Dump of assembler code for function printint:

 0x00000000004005a6 <+0>:   push   %rbp
   0x00000000004005a7 <+1>: mov    %rsp,%rbp
   0x00000000004005aa <+4>: sub    $0x50,%rsp
   0x00000000004005ae <+8>: mov    %edi,-0x44(%rbp)


  0x00000000004005b1 <+11>: mov    %esi,-0x48(%rbp)
   0x00000000004005b4 <+14>:    mov    %edx,-0x4c(%rbp)
   0x00000000004005b7 <+17>:    mov    %fs:0x28,%rax  ------> obtaining an 8 byte guard from based on a fixed offset from fs segment register [from the descriptor base in the corresponding gdt entry]
   0x00000000004005c0 <+26>:    mov    %rax,-0x8(%rbp) -----> pushing it as the first local variable on to stack
   0x00000000004005c4 <+30>:    xor    %eax,%eax
   0x00000000004005c6 <+32>:    movl   $0x33323130,-0x20(%rbp)
   0x00000000004005cd <+39>:    movl   $0x37363534,-0x1c(%rbp)
   0x00000000004005d4 <+46>:    movl   $0x42413938,-0x18(%rbp)
   0x00000000004005db <+53>:    movl   $0x46454443,-0x14(%rbp)

...
...
  // function end

   0x0000000000400686 <+224>:   jns    0x40066a <printint+196>
   0x0000000000400688 <+226>:   mov    -0x8(%rbp),%rax -------> verifying if the stack was smashed
   0x000000000040068c <+230>:   xor    %fs:0x28,%rax  --> checking the value on stack is matching the original one based on fs
   0x0000000000400695 <+239>:   je     0x40069c <printint+246>
   0x0000000000400697 <+241>:   callq  0x400460 <__stack_chk_fail@plt>
   0x000000000040069c <+246>:   leaveq 
   0x000000000040069d <+247>:   retq 

Now if we remove the stack based char arrays from this function , gcc won't generate this guard check .

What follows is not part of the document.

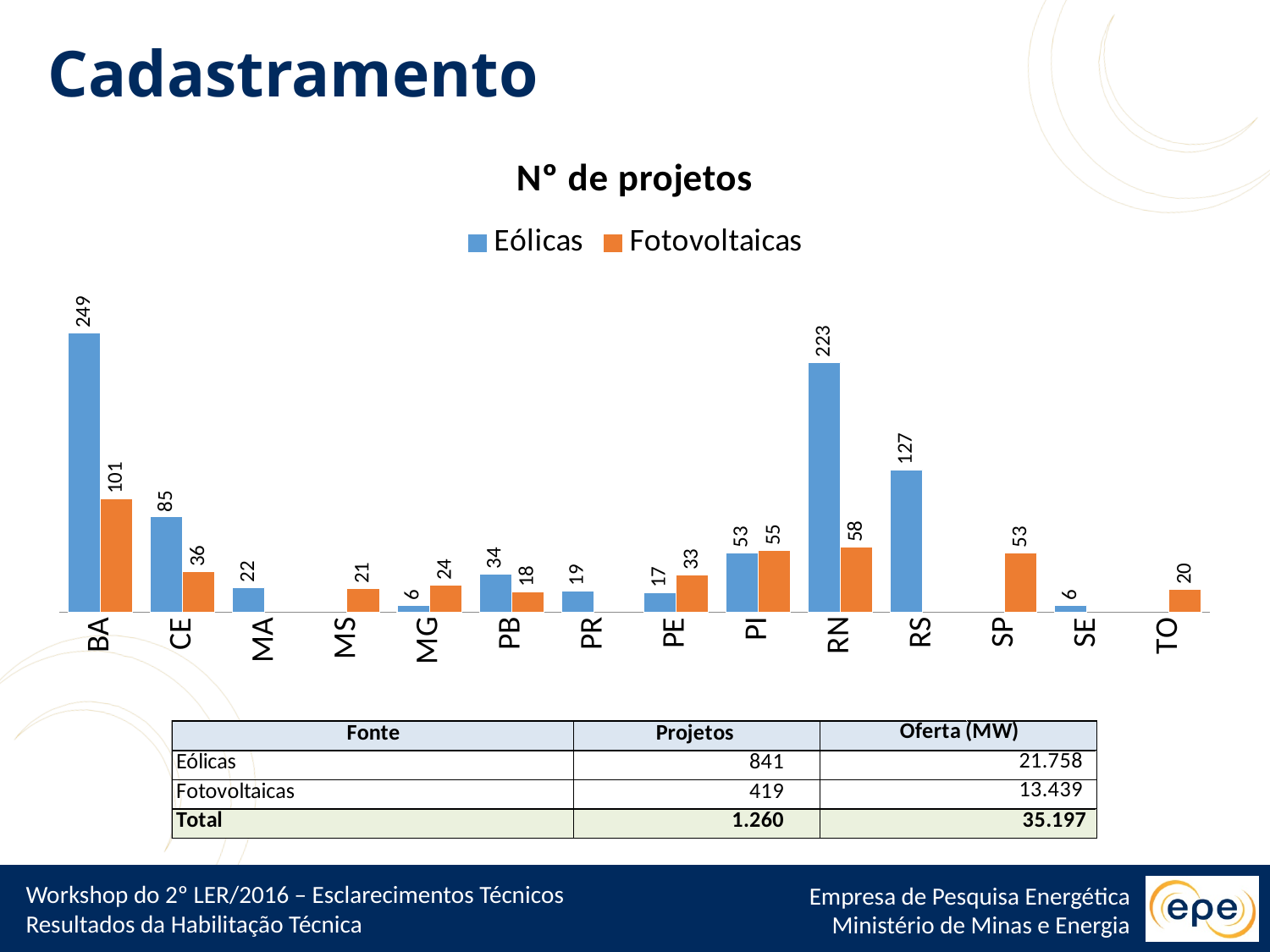
What is the value for Eólicas in RS? 127 How many series does the legend list? 2 What is the value for Fotovoltaicas in SP? 53 What is the value for Eólicas in BA? 249 In PE, which is larger: Eólicas or Fotovoltaicas? Fotovoltaicas Which state has the highest value for Eólicas? BA What is the value for Fotovoltaicas in RN? 58 How many states are shown on the x axis of the chart? 14 What is the difference between Eólicas and Fotovoltaicas in RN? 165 What kind of chart is shown on the slide? bar chart What is the difference between Eólicas and Fotovoltaicas in BA? 148 Which state has the lowest value for Fotovoltaicas? PB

I have seen the same generated by gcc even for kernel modules. Basically I was seeing a crash while botrapping some kernel code and it was faulting with virtual address 0x28. Later I figured that thought i had initialized the stack pointer correctly and loaded the program correctly, I am not having the right entries in gdt, which would translate the fs based offset into a valid virtual address.

However in case of kernel code it was simply ignoring , the error instead of jumping to something like __stack_chk_fail@plt>.

The relevant compiler option which adds this guard in gcc is -fstack-protector . I think this is enabled by default which compiling a user app.

For kernel , we can enable this gcc flag via config CC_STACKPROTECTOR option.

config CC_STACKPROTECTOR
 699        bool "Enable -fstack-protector buffer overflow detection (EXPERIMENTAL)"
 700        depends on SUPERH32
 701        help
 702          This option turns on the -fstack-protector GCC feature. This
 703          feature puts, at the beginning of functions, a canary value on
 704          the stack just before the return address, and validates
 705          the value just before actually returning.  Stack based buffer
 706          overflows (that need to overwrite this return address) now also
 707          overwrite the canary, which gets detected and the attack is then
 708          neutralized via a kernel panic.
 709
 710          This feature requires gcc version 4.2 or above.

The relevant kernel file where this gs / fs is linux/arch/x86/include/asm/stackprotector.h

Kernel memory should not be readable from programs running in user space.

Program data is often not executable (DEP, a processor feature, which helps guard against executing an overflowed buffer and other malicious attacks).

It's all about access control - different segments have different rights. That's why accessing the wrong segment will give you a "segmentation fault".